### PROMPT
Please restate exactly what appears in the records below from the first line to the line where "Warm Shoes Winter" is, that line included.

______

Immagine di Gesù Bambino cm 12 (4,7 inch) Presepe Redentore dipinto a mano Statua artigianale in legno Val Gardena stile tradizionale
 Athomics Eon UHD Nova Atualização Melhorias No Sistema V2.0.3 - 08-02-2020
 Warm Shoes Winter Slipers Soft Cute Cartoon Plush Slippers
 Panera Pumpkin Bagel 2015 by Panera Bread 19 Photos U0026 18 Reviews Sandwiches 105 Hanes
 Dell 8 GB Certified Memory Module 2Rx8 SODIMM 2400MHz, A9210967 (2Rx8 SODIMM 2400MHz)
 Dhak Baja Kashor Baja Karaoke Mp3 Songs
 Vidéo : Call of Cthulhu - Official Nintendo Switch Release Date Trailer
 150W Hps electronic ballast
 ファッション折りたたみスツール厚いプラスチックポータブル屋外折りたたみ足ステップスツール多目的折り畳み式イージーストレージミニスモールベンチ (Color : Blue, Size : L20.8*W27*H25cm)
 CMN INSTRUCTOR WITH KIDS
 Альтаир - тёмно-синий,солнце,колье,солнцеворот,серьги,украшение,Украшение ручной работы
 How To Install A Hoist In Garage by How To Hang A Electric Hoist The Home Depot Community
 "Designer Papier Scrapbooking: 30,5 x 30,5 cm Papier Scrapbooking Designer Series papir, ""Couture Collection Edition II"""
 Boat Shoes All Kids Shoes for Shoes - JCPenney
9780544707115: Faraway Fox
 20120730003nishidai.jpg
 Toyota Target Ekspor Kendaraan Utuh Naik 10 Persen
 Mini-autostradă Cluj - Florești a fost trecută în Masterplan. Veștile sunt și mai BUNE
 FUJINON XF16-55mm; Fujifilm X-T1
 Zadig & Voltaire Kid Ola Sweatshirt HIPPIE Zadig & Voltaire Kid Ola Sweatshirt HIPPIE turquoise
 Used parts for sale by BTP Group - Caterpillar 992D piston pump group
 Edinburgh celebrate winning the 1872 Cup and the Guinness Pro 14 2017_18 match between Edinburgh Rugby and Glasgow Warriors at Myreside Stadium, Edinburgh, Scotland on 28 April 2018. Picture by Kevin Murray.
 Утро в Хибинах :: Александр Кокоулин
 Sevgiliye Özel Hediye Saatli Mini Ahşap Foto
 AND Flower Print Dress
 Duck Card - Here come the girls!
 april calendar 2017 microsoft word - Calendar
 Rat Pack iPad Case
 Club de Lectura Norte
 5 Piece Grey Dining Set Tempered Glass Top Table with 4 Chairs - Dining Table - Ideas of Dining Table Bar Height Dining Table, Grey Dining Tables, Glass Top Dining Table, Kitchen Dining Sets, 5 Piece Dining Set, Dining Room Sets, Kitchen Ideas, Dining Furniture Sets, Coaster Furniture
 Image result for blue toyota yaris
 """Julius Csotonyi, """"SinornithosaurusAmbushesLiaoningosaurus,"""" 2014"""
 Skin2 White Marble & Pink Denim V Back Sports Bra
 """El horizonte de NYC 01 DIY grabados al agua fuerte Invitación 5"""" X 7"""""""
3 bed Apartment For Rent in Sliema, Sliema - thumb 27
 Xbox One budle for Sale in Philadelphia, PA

______

### TASK OUTPUT
Immagine di Gesù Bambino cm 12 (4,7 inch) Presepe Redentore dipinto a mano Statua artigianale in legno Val Gardena stile tradizionale
 Athomics Eon UHD Nova Atualização Melhorias No Sistema V2.0.3 - 08-02-2020
 Warm Shoes Winter Slipers Soft Cute Cartoon Plush Slippers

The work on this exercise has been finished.